● **Given problem**
Count the lines in the records below that contain "tail", matching case exactly, and give only that number.

● **Stored data**
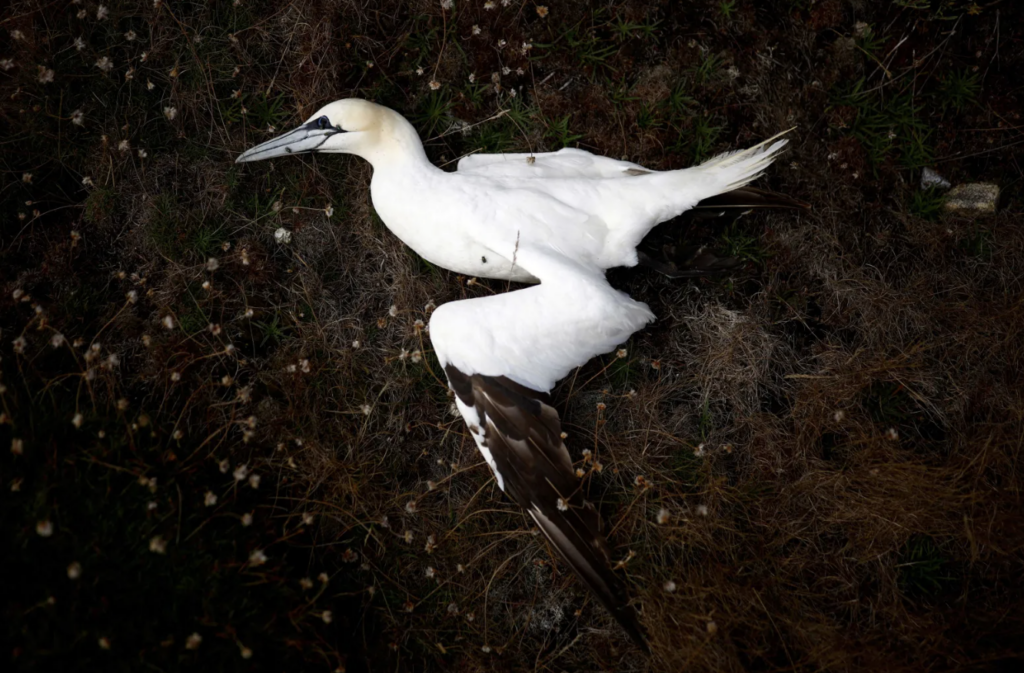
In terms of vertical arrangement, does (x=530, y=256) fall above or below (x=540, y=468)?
above

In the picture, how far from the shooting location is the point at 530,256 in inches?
91.8

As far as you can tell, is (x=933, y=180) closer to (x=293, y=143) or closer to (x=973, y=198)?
(x=973, y=198)

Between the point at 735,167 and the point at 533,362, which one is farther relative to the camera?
the point at 735,167

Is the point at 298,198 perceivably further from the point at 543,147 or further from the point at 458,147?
the point at 543,147

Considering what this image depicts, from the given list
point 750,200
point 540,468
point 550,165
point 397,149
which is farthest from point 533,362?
point 750,200

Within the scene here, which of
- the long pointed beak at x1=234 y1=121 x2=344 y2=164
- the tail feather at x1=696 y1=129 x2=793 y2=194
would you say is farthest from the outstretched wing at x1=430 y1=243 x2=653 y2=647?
the long pointed beak at x1=234 y1=121 x2=344 y2=164

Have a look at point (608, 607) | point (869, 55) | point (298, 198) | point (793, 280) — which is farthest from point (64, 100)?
point (869, 55)

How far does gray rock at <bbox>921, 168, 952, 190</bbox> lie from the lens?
3006mm

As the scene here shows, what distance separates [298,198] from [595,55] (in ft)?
5.48

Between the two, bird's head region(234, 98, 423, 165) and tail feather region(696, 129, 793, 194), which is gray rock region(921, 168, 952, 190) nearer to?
tail feather region(696, 129, 793, 194)

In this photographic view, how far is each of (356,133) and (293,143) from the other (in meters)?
0.33

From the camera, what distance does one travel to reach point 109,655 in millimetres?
2121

● **Answer in full**
3